Religion

Vineyard dropping out of school deal

Henry Clay Boulevard residents put up signs opposing the purchase. Some neighbors feared the possibility of increased traffic, parking problems, noise and church outreach programs.
Henry Clay Boulevard residents put up signs opposing the purchase. Some neighbors feared the possibility of increased traffic, parking problems, noise and church outreach programs.

A Lexington church told congregants Sunday it is dropping plans to buy the former Julia R. Ewan Elementary School following neighborhood opposition to the sale.

Jimmy Fields, executive pastor of Vineyard Community Church, said Sunday there will be a 3:30 p.m. news conference Monday on the steps of the school on Henry Clay Boulevard.

Fields would not confirm the church's plans, but the change was announced to the congregation Sunday morning.

"It's been a real challenging time," Fields said. "We're just going to share with the public" on Monday.

Bill Meade, the owner of the property, didn't return a call Sunday night.

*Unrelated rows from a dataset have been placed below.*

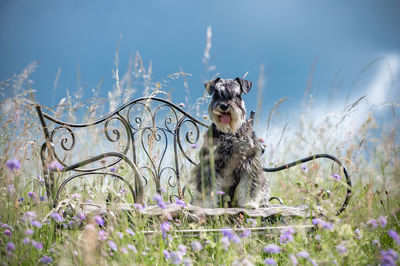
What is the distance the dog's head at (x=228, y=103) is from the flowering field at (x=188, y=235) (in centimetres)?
76

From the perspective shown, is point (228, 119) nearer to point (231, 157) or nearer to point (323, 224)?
point (231, 157)

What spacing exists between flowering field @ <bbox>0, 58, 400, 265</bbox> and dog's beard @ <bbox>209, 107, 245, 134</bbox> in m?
0.72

Bruce Simpson, the church's attorney, wouldn't elaborate on the plans.

Fairway Neighborhood Association president Valerie Askren said she had heard rumors but declined further comment.

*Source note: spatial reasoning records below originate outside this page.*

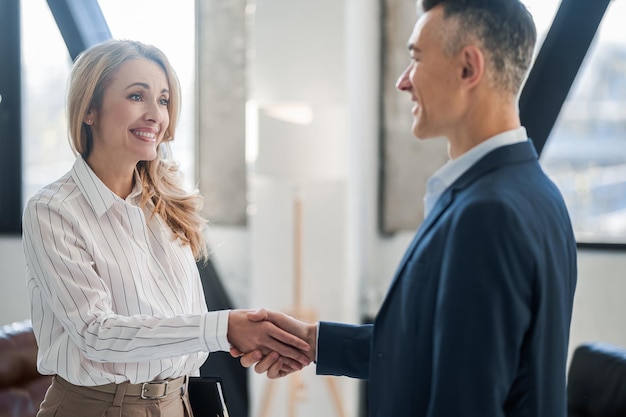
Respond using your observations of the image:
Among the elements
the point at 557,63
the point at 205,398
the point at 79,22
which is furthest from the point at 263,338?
the point at 557,63

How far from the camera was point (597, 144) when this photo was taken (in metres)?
4.56

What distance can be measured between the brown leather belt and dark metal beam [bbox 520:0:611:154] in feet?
7.62

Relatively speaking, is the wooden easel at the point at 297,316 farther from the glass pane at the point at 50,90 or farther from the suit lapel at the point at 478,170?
the suit lapel at the point at 478,170

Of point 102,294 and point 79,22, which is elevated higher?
point 79,22

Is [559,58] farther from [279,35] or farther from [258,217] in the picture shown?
[258,217]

In July, Vineyard announced plans to buy the school from Meade, who purchased it at public auction in 2009 for $1,225,000 from Fayette County Public School s.

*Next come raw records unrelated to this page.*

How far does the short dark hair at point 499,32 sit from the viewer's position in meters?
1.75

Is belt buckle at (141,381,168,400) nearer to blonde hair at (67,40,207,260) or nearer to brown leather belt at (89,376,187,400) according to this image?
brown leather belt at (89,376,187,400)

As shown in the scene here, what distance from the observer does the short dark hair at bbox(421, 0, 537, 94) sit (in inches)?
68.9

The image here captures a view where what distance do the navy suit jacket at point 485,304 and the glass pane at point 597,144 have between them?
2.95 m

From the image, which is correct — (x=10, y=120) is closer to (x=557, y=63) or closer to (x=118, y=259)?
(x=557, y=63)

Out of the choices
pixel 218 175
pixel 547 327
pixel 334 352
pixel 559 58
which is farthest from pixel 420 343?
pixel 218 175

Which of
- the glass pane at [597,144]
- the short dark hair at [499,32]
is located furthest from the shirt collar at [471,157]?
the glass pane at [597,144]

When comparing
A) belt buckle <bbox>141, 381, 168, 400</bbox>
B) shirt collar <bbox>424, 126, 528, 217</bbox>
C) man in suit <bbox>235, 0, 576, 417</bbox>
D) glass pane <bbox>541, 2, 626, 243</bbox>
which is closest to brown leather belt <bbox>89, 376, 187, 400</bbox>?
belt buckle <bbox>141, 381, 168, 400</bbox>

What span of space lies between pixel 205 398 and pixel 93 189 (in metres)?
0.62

Vineyard, which had a contract to buy the school for $1.5 million, was the third party to express interest.

Creation Kingdom Fairway, which hoped to buy the school for a childhood development center, abandoned its monthlong effort in April.

Last September, Lexington's Good Shepherd Day School abandoned its efforts to buy the building for use as a faith-based school. A church official said it was unable to raise the money to buy the property.

Vineyard has been looking for a new building for the congregation of about 500. It rents a site on Winchester Road, but the lease is expiring at the end of the year.

Its plan to buy the Ewan property came under fire almost immediately from neighbors, who posted signs in their yards reading "Say No to Vineyard."

Neighbors expressed concerns about increased traffic, parking, noise and the church's outreach programs to the poor at public meetings.

Vineyard member Fred Boggs said that he was disappointed when he heard the news at the 10 a.m. service but that he supports church leaders.

"I think that's the wisest decision that the church could make," Boggs said. The transaction had gotten too complicated to pursue, he said. He's hopeful that there will be other opportunities for the church to serve the community.

Brent Webber, who has attended Vineyard for about two years, said people "were surprised" when pastor Kevin Clark said the church was dropping the move.

Last week, staff of the Lexington-Fayette County Board of Adjustment recommended approving the sale, with restrictions on parking and church activities. A board vote was set for Friday.

But Clark told church members that Fairway Neighborhood Association probably would appeal and that even if the church won, it would not have neighborhood support.

"You can fight the battle, but in this case, why?" Webber said. He said the congregation is concentrating on "not harboring any grudges or ill will, just believing something better will come along."